Jeudi 4 juillet 2013

 

Nous avons été tirés de notre sommeil léger par des éclairs et le tonnerre. Le temps ne s'annonce pas au beau fixe mais, au moins, il fait chaud dehors. Nous avons prévu de partir pour Tokushima qui se trouve à une heure de train de Takamatsu. Tokushima est située dans la préfecture du même nom: Autrefois, l'endroit s'appelait la province d'Awa (nom de l'une des villes de l'actuelle préfecture). L'ancienne province recouvrait en effet une partie de cette préfecture et faisait partie des six provinces traversées par la route du Nankaido (route de la mer du sud).

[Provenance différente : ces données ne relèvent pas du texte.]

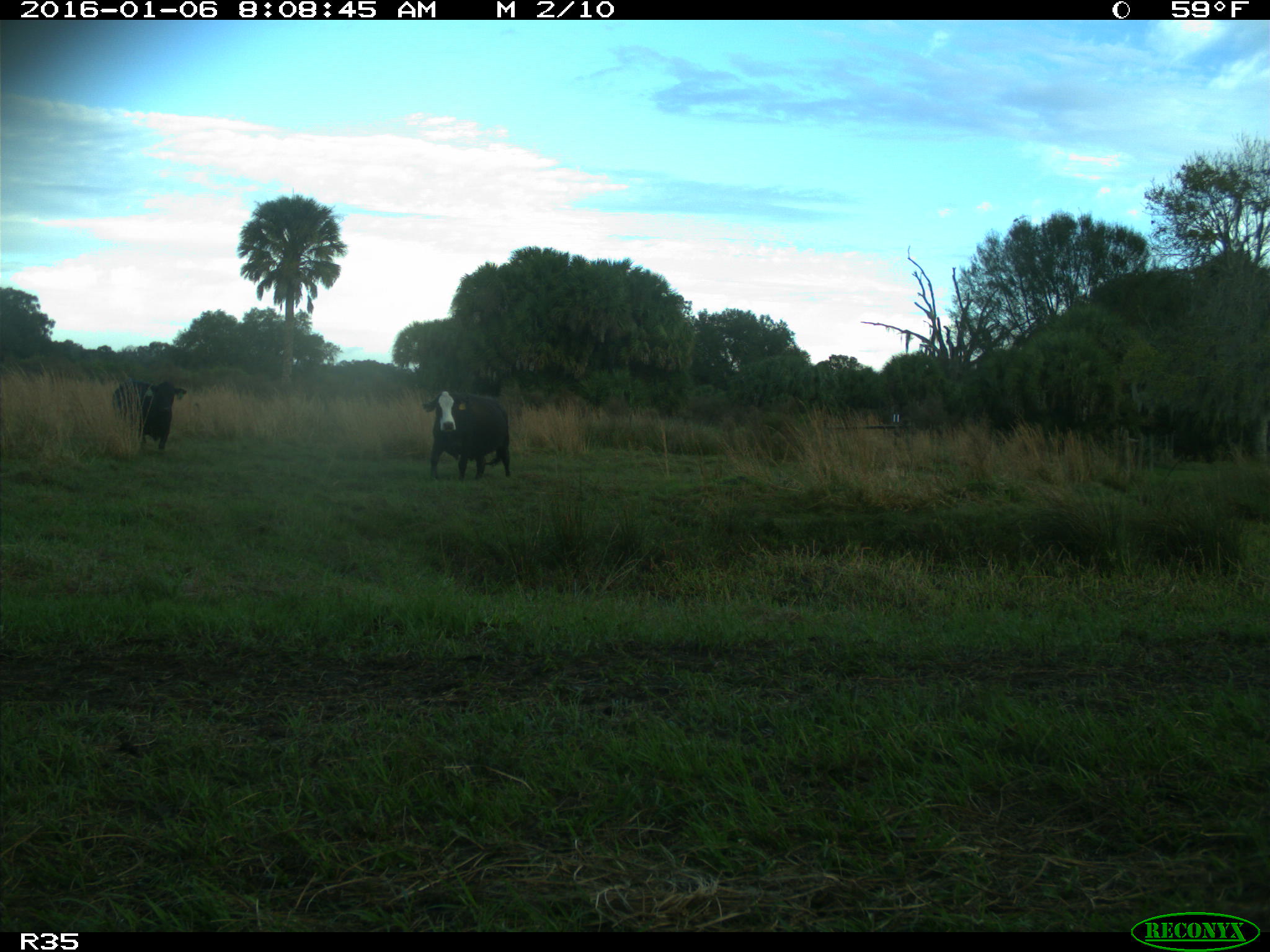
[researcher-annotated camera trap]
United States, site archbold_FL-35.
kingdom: Animalia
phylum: Chordata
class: Mammalia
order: Artiodactyla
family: Bovidae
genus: Bos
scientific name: Bos taurus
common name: domestic cow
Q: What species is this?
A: Bos taurus (domestic cow).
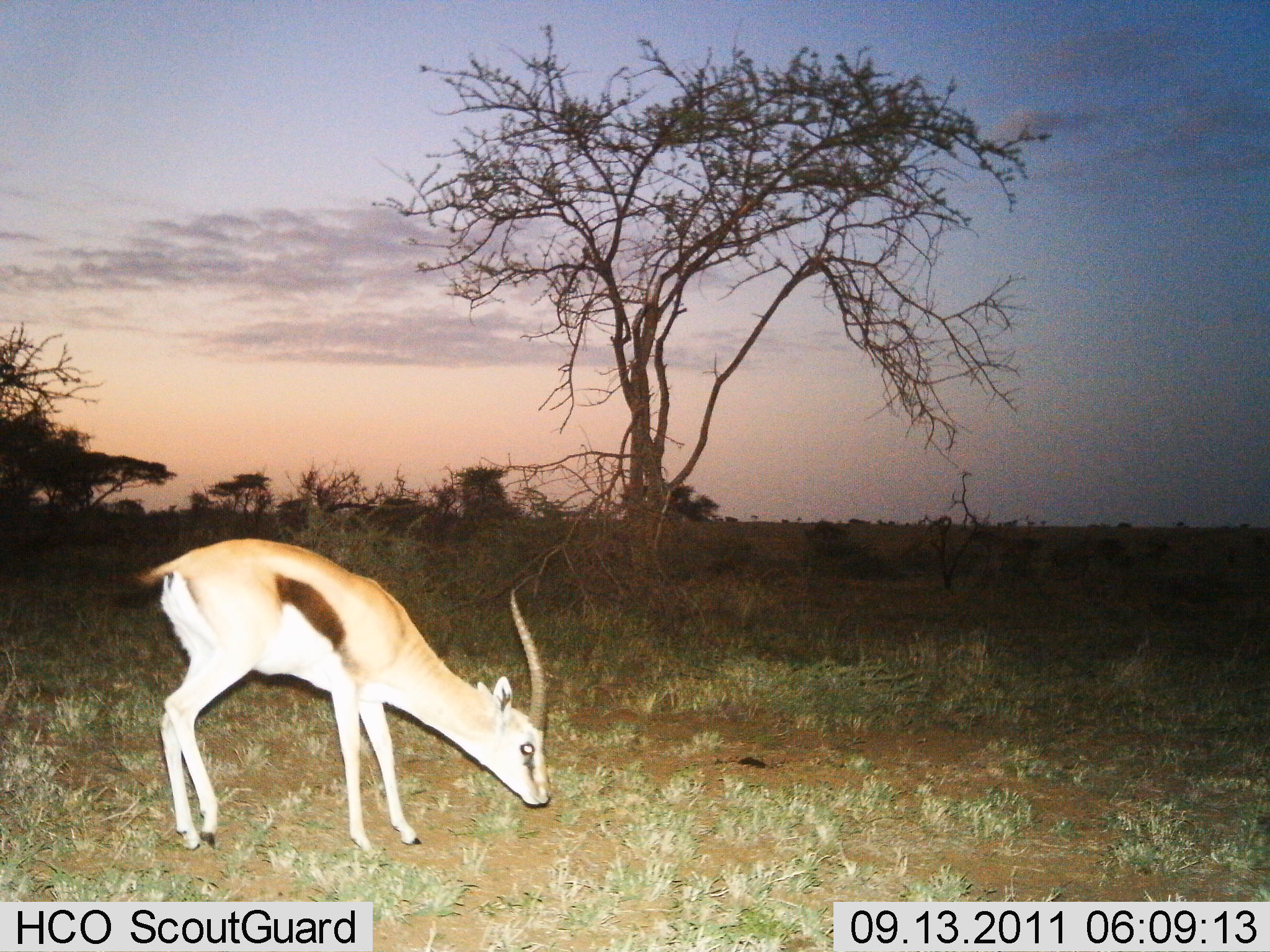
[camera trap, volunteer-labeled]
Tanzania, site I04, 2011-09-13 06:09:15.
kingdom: Animalia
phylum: Chordata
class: Mammalia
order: Artiodactyla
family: Bovidae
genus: Eudorcas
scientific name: Eudorcas thomsonii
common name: thomson's gazelle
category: gazellethomsons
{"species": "gazellethomsons (thomson's gazelle) (Eudorcas thomsonii)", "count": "1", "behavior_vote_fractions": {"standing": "33%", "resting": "0%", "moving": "0%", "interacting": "0%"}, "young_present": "0%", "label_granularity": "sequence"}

Ce terme désignait tout à la fois l'ancienne division du pays et la route principale qui la traversait. Le Nankaido englobe les terres provinciales pré-Meiji de Kii et Awaji ainsi que les quatre provinces constituant l'île de Shikoku. Ce nom évoque également des tremblements de terre historiques comme, par exemple, Meio Nankaido en 1498 ou Keicho Nankaido en 1605.

Soraya et moi choisissons de nous rendre au musée des marionnettes Awa Jurobe Yashiki, situé un peu à l'écart de la ville. Cet endroit est aussi un théâtre qui donne des spectacles de marionnettes (nous en verrons un tout à l'heure) à intervalles réguliers. La région du Kansai possède sa « route culturelle » qui inclut celle des marionnettes et qui est constituée de douze étapes (dans les préfectures de Tottori, Hyogo, Osaka, Kyoto, Shiga et Tokushima). Le théâtre où nous nous rendons aujourd'hui a été classé bien culturel national et se trouve à un quart d'heure de taxi du centre de Tokushima. Un bus dessert le musée et vous ramène à la gare ferroviaire de la cité.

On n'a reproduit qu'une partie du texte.